Rehumanising the past
Petrie Museum, behind Gower Street, Bloomsbury
If you’re hunting the big beasts of Egyptian archaeology, the British Museum is the place to go. But for a more intimate encounter with relics of the realm of the pharaohs, seek out University College London’s Petrie Museum.
The museum was established as a teaching resource by Sir William Matthew Flinders Petrie – who was Willie to his parents and Flinders (his mother’s maiden name) to his friends and colleagues. Brought up in an austere Christian household in Charlton, south-east London, where he was home schooled, Petrie never went to university except for a part-time course in algebra and trigonometry when he was 24. His life’s passion is revealed in the title of one of his books: Ten Years’ Digging in Egypt, 1881–1891. That decade’s work excluded Sundays because he never travelled, surveyed or dug on the Sabbath.

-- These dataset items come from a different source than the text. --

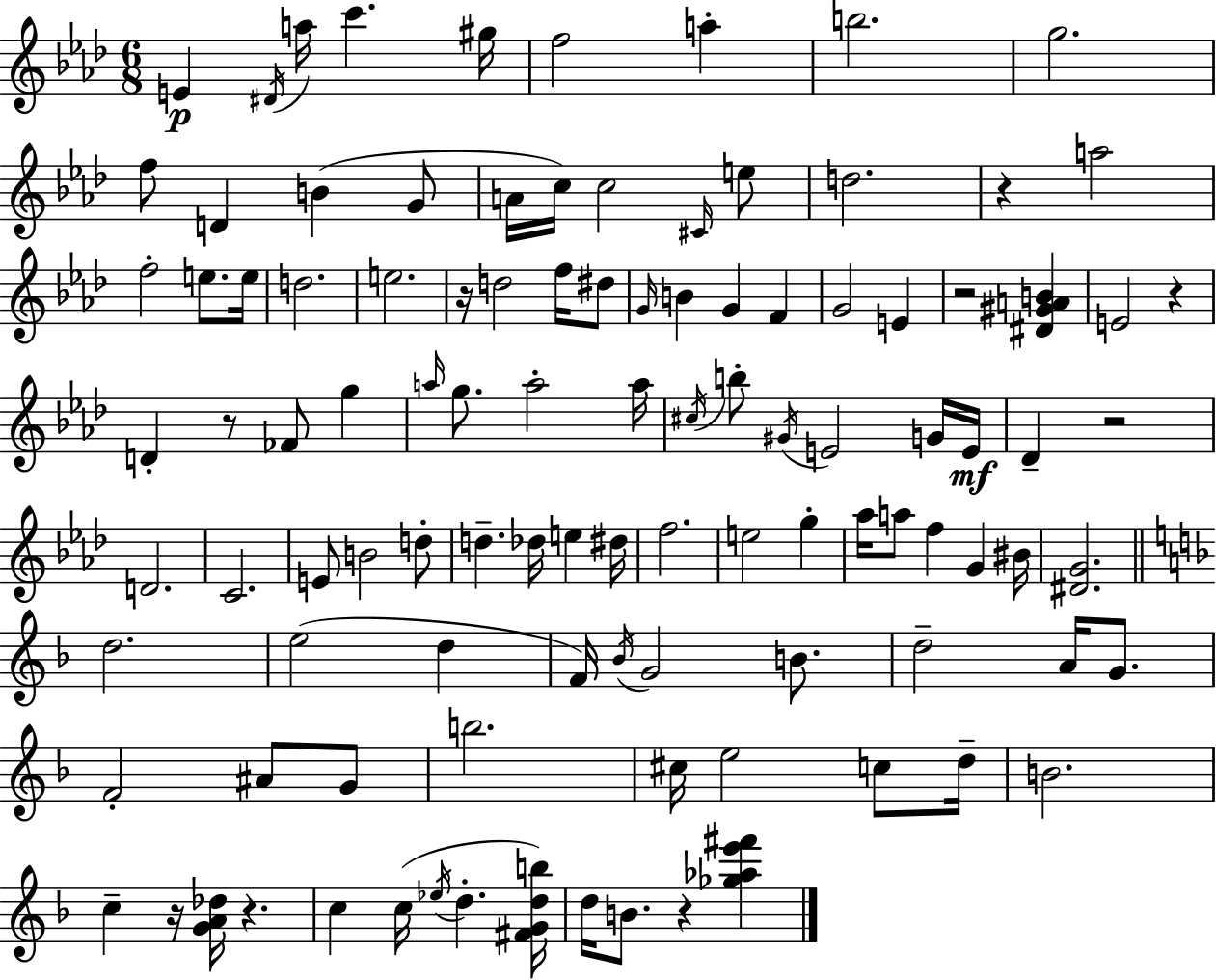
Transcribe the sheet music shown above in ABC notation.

X:1
T:Untitled
M:6/8
L:1/4
K:Fm
E ^D/4 a/4 c' ^g/4 f2 a b2 g2 f/2 D B G/2 A/4 c/4 c2 ^C/4 e/2 d2 z a2 f2 e/2 e/4 d2 e2 z/4 d2 f/4 ^d/2 G/4 B G F G2 E z2 [^D^GAB] E2 z D z/2 _F/2 g a/4 g/2 a2 a/4 ^c/4 b/2 ^G/4 E2 G/4 E/4 _D z2 D2 C2 E/2 B2 d/2 d _d/4 e ^d/4 f2 e2 g _a/4 a/2 f G ^B/4 [^DG]2 d2 e2 d F/4 _B/4 G2 B/2 d2 A/4 G/2 F2 ^A/2 G/2 b2 ^c/4 e2 c/2 d/4 B2 c z/4 [GA_d]/4 z c c/4 _e/4 d [^FGdb]/4 d/4 B/2 z [_g_ae'^f']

Flinders Petrie excavated dozens of major sites in the course of his career, and the locals he hired as labourers nicknamed him ‘the father of pots’. But his interests extended far beyond ceramics. The museum’s collection encompasses ancient Egyptian footwear and clothing – including a dress from 5000 BC – mummies and coffin cases, jewellery, the earliest example of metal from Egypt and the oldest will written on papyrus.
Though Petrie amassed the requisite material, the museum would never have come into existence without the generosity of the successful writer and keen Egyptologist Amelia Edwards. On her death in 1892 she bequeathed her own collection of several hundred antiquities, together with money to fund the first chair in Britain for Egyptian Archaeology and Philology, with Petrie as the inaugural occupant of that chair. Edwards left her money to UCL as it was the only English university at the time to award degrees to women, and she named Petrie for the professorship because the pair had formed a respectful friendship when the snooty experts at the British Museum wanted nothing to do with her.
After Petrie retired from UCL in 1933 his successors continued to expand the museum’s collection and began to properly register every item – a task Petrie himself had never even attempted. It took 70 years to complete the catalogue, which is now available to search online. During the Second World War the exhibits were packed away for safekeeping and in the early 1950s they were put back on display in a former stable building – where they remain today, though the arrangement was at first intended to be only temporary.
The museum possesses about 80,600 objects (of which more than three-quarters were acquired by Petrie himself) illustrating life in the Nile valley from prehistory through the time of the pharaohs, the Ptolemaic, Roman and Coptic periods to the Islamic period. One tenth of the collection is on regular display, with cases of exhibits overflowing all the way down the back stairs to the fire exit. Any item not on display can be viewed by arrangement – and you don’t have to be an accredited academic to do so.
Artefacts like those in the Petrie Museum can no longer be acquired legally, so the collection has ceased to grow. However, the curators are still making enhancements, most recently with the creation of a multi-purpose space that hosts the museum’s programme of lectures, object-handling sessions, temporary exhibitions and music and film events. The new space also contains ‘augmented reality’ kiosks, in which visitors can ‘virtually’ take artefacts out of their display cases to inspect them up-close in 3D.
The Petrie Museum of Egyptian Archaeology, 1st floor, DMS Watson Building, Malet Place, WC1E 6BT
Phone: 020 7679 2884
Website: Petrie Museum
Open: Tuesday to Saturday 1pm–5pm, closed over the Christmas and Easter holidays.
Admission free. Young people over the age 11 can visit the museum unaccompanied. Group visits must be booked in advance, as must research visits outside normal opening times.
Nearest stations: Euston Square (Metropolitan, Hammersmith & City and Circle lines) and Goodge Street (Northern line)
The title of this article is taken from a remark made by Professor Stephen Quirke, curator of the Petrie Museum: “The Petrie takes on one of the most important tasks for museums and universities today – rehumanising the past.”